==== Text block

2012-06-15 Thread Johannes Totz
On 15/06/2012 13:22, Sašo Kiselkov wrote:
 On 06/15/2012 02:14 PM, Hans J Albertsson wrote:
 I've got my root pool on a mirror on 2 512 byte blocksize disks. I
 want to move the root pool to two 2 TB disks with 4k blocks. The
 server only has room for two disks. I do have an esata connector,
 though, and a suitable external cabinet for connecting one extra disk.
 
 How would I go about migrating/expanding the root pool to the
 larger disks so I can then use the larger disks for booting?
 I have no extra machine to use.
 
 Suppose we call the disks like so:
 
   A, B: your old 512-block drives
   X, Y: your new 2TB drives
 
 The easiest way would be to simply:
 
 1) zpool set autoexpand=on rpool
 2) offline the A drive
 3) physically replace it with the X drive
 4) do a zpool replace on it and wait for it to resilver

When sector size differs, attaching it is going to fail (at least on fbsd).

========
==== Dataset content

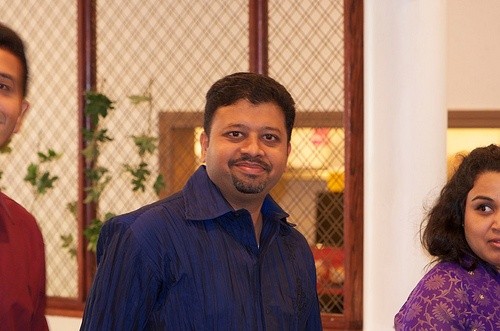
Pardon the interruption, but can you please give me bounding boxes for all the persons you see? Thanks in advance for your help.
[392,144,500,331]
[78,72,325,331]
[0,23,50,331]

========

Reproduce the passage of the root pool migration thread between "A, B: your old" and "least on fbsd).", inclusive, substituting "rebuild" for "resilver".

#### [Written answer]
A, B: your old 512-block drives
   X, Y: your new 2TB drives
 
 The easiest way would be to simply:
 
 1) zpool set autoexpand=on rpool
 2) offline the A drive
 3) physically replace it with the X drive
 4) do a zpool replace on it and wait for it to rebuild

When sector size differs, attaching it is going to fail (at least on fbsd).